Normandy has important visitors today, the last surviving members of the allied forces which began the liberation of Europe from the Nazi yoke. Most of Europe had been occupied since June 1940, only Britain and the British Empire fought on alone until Hitler invaded the Soviet Union a year later and unleashed a bloodbath which devastated the country and slaughtered twenty five million of its people. Eighteen months later, Hitler made the mad decision to declare war on the United States and Stalin began to pressure the western allies to invade Europe and assist the desperate Soviet fight back.

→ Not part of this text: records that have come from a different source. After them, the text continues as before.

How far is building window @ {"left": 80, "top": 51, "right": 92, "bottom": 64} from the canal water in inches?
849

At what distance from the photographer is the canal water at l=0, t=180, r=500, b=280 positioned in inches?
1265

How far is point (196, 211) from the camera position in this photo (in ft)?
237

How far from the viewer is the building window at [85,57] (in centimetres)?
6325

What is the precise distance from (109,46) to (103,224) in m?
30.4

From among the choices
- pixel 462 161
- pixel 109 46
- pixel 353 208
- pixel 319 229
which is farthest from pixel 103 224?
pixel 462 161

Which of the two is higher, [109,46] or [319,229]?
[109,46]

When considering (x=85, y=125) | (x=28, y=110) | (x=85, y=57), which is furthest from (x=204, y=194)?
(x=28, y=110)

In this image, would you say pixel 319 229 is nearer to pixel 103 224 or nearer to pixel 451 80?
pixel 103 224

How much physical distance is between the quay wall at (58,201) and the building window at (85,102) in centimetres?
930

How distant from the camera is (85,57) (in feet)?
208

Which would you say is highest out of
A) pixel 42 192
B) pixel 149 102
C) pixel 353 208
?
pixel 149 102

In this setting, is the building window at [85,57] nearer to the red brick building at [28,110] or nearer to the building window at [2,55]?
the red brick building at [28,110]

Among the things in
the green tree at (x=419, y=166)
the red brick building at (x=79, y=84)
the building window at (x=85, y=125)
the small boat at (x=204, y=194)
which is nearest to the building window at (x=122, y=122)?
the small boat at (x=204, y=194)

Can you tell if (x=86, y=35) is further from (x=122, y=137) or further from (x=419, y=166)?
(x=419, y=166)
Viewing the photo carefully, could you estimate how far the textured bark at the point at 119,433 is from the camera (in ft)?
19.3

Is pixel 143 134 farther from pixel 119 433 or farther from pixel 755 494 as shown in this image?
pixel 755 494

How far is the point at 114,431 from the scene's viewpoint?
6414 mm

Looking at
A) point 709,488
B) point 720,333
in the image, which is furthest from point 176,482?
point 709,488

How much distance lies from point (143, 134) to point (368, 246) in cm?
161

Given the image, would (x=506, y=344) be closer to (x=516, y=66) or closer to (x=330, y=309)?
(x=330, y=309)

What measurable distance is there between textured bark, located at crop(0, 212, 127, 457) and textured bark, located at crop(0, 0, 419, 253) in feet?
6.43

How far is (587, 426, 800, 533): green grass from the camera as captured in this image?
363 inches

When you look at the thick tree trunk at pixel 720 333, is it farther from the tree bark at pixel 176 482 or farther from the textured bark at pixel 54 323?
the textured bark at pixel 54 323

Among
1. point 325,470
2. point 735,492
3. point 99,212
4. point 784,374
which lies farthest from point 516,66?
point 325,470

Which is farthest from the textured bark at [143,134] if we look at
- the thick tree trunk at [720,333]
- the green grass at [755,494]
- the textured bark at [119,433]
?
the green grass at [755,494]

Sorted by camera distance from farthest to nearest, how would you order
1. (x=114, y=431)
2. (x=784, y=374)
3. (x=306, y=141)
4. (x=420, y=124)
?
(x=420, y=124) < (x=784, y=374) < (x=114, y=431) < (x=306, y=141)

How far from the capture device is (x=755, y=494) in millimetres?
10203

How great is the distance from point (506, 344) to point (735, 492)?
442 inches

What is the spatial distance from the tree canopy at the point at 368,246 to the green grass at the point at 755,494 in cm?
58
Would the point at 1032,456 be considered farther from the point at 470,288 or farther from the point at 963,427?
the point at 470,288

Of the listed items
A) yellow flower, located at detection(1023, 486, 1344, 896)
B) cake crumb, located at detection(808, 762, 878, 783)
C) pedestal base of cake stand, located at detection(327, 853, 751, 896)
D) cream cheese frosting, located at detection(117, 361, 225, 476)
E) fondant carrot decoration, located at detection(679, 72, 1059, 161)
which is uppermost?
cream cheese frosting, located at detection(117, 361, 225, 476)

D Day or Operation Overlord was the name given to the Allied invasion of France, 80 years ago today. It took over a year to plan, was the cause of major disagreements between the allies, politicians and commanders, and was the largest invasion undertaken in world history.
Winston Churchill was doubtful about it from the beginning, fearing that it might fail. If it had, it is conceivable that the war may have ended in a lengthy stalemate. Before the American and Russians joined the war Churchill believed that it might last until the 1960s, a quarter of a century after it began.
I’ve not been able to find the reference but I once read that General Eisenhower, Supreme Commander of the allied forces said that the hardest thing he had to do was to speak to the soldiers before they embarked for the beaches, knowing so many of them would die. If you’ve ever seen the opening sequences of Steven Spielberg’s Saving Private Ryan you will see what he meant. Once the doors of the landing craft were opened, the men faced a storm of bullets and mortars. It’s a miracle that more didn’t die.
Planning for the invasion began in March 1943 with a team led by Lieutenant-General Frederick Morgan, Chief of Staff of the Supreme Allied Commander, (thankfully thereafter known by the acronym COSSAC.) His initial staff were an aide, two batman and a driver but by October it had grown to 320 officers and 600 other ranks.
Lieutenant-General Frederick Morgan.
Their plans included the decision to attack in Normandy, a monumental deception operation to fool the German high command into thinking the attack would come near Calais, the development of artificial harbours and equipment to help clear the beaches. Plus all the complex logistics of mounting an invasion of 150,000 men from the following countries: The United Kingdom, the United States, Canada, France, Australia, Czechoslovakia, Poland, the Netherlands, New Zealand, Greece, Norway, South Africa and Southern Rhodesia.
Once the planning stage was over General Eisenhower, Supreme Allied Commander took charge with a team of British and American staff.
Front Row: Sir Arthur Tedder, Deputy Supreme Commander, Dwight D. Eisenhower, Supreme Commander, General Bernard Montgomery.
Back Row: General Omar Bradley, Admiral Sir Bertram Ramsay, Air Chief Marshal Sir Trafford Leigh-Mallory, Chief of Staff, Lieutenant-General Walter Bedell Smith.
Responsibility for naval operations was given to Admiral Sir Bertram Ramsay, who had master-minded the evacuation at Dunkirk. He now organised a vast armada of 7,000 vessels with 200,000 personnel which embarked 160,000 men onto the beaches of Normandy on D-Day alone with over 875,000 landed by the end of the month. On D-Day itself 1,000 bombers and 1,200 transportation planes took to the skies.
Facing them were an army of 50,000 German troops and allies ensconced in the best defences imaginable.
We’ve read so much about the invasion and seen so many films and television programmes, we have grown accustomed to the fact that it was a success. Despite all the meticulous planning and training it was still a colossal gamble. Eisenhower wrote two speeches to read at the end of the day. He read the one proclaiming success but he had penned a second one, admitting failure and that he had ordered to retreat. A failure which may well have lost the war for the allies.
But success came at horrendous cost. There were 10,000 casualties on both the Allied and German sides with 4,000 allied soldiers killed and an unknown number of Germans. The meticulous planning had brought all these men, many of them in their early twenties to this furnace of hell. They fought and died on the beaches, some without even landing. They are commemorated today.